In some, it’s the consequence of a weak decision that was casually made, rather than painfully fretted over:
  • Iron Man: Tony finds out he was wrong to blindly trust Stane
  • Bridesmaids: Annie’s attempts to please everybody lead to a series of personal disasters.
In some it takes the form of an early-but-unheeded spiritual crisis:
  • An Education: Jenny finds out that they’re all crooks, but accepts that.
  • Blue Velvet: Jeffrey hits Dorothy.
  • Another from Donnie Brasco: Donny beats up the maître/d.
In one, it’s an external betrayal:
  • Silence of the Lambs: Clarice and her boss are taken off the case because Chilton tells Lecter that she’s been lying to him.
In another, a wrong track comes to its bitter end:
  • Groundhog Day: Phil’s attempts to seduce Rita fail over and over.
In another, a hero wisely abandons an unsafe space:
  • The Bourne Identity: Jason decides to abandon his investigation and leave Paris with Marie in.
Only Sideways has what I would consider to be a clear case of a hero who faces a painful dilemma (Move on from his wife or close the deal with Maya), clearly chooses wrong, and finds out that the results are even more disastrous than he had counted on.

Next week: A new checklist!

1 comment:

Durand WELSH said...

That makes a lot of sense. Thanks Matt. That was really helpful. I was thinking about what you said while strolling about with the kids today, and especially How to Train your Dragon and the consequences of painful decisions and what makes a decision painful.
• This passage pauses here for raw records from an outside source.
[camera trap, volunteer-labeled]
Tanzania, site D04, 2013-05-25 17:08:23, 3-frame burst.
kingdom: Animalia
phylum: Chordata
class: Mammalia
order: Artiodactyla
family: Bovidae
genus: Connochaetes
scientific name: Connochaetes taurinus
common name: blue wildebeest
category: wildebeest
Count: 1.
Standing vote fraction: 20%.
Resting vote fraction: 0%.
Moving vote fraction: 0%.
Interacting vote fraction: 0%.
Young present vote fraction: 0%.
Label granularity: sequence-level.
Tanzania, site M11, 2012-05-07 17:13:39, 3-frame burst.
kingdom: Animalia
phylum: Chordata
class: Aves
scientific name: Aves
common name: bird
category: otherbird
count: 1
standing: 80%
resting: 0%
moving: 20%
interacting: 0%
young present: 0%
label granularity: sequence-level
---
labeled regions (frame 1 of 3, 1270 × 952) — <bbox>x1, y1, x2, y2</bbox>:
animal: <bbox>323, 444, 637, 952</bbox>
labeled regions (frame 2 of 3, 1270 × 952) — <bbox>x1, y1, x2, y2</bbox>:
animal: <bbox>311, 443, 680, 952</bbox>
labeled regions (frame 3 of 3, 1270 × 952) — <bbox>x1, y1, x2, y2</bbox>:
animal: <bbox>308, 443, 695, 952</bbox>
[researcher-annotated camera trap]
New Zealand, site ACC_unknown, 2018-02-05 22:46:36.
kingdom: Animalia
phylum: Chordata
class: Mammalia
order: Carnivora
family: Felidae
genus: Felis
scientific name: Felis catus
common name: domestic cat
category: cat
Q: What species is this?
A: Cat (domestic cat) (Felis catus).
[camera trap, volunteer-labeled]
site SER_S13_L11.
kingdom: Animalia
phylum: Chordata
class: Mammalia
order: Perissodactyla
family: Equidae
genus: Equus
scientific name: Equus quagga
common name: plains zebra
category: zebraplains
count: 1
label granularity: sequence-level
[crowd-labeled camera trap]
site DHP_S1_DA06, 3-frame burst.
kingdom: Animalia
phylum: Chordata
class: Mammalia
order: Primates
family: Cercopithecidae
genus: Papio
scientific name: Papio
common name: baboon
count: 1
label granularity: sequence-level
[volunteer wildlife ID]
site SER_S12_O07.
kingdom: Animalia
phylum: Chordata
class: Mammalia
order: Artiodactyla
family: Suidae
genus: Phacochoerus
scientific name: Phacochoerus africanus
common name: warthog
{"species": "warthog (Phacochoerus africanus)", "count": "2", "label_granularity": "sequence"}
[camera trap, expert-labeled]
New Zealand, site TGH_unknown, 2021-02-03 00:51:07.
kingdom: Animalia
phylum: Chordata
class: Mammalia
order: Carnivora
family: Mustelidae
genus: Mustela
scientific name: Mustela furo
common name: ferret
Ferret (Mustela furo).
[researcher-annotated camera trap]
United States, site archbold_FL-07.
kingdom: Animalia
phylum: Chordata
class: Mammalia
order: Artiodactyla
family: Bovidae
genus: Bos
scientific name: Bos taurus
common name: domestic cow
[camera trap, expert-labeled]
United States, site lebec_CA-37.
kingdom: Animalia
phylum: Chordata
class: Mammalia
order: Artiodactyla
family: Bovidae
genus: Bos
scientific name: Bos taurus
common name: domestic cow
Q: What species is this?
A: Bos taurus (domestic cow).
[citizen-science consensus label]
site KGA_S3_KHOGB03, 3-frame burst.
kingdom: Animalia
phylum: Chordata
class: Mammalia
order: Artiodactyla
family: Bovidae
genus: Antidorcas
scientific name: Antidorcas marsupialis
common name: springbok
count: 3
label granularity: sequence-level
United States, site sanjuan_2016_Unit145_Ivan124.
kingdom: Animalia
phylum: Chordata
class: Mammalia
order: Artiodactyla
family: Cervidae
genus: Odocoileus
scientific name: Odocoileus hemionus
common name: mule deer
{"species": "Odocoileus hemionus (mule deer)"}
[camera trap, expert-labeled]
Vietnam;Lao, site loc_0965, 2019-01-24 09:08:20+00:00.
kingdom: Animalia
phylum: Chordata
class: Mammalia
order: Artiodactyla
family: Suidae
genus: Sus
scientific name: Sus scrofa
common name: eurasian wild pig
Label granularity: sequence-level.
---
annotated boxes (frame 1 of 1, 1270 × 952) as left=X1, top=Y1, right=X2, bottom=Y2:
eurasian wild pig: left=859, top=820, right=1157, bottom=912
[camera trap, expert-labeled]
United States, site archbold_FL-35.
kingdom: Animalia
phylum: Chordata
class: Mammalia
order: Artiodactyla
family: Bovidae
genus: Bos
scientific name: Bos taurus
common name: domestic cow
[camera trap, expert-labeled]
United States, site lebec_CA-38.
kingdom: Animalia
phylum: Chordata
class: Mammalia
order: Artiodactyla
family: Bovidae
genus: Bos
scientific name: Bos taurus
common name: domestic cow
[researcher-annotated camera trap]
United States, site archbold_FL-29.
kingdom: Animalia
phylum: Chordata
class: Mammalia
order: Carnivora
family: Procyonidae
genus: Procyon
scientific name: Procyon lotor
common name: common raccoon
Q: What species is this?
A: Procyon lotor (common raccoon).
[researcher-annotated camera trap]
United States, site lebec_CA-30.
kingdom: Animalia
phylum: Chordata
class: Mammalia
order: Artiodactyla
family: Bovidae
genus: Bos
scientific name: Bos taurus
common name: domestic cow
What sprung to mind was that scene in the final training battle where Hiccup goes against everything he's been raised to be (a dragon killing Viking) and tries to show everyone that they don't need to fear dragons. He puts down his sword and essentially renounces who he is. The result is that Toothless has to rescue him and then gets captured.

Part of what I really liked about this scene is that because of his first choice to put down his weapons and try and show the Vikings that dragons can be befriended, he's forced into a second hard decision when he tells Toothless not to hurt his father, and Toothless looks back at him, confused, and then gets captured. So the whole film he's building trust with Toothless, and then because of his choice in the arena, he's put in a position where he has to choose to betray this trust. So the consequences from his first choice in the arena roll directly into another hard choice, this time where the stakes are even higher than the first choice. It's like the first painful decision boxes him into making an even harder second decision.

So like you've been saying, his decisions are hard for him to want to do. It's not just like an obstacle course, but each decision reflects some core aspect of his character. I just thought it was interesting in that scene how tightly one hard decision rolled into a second one. That was my interpretation of it, at least.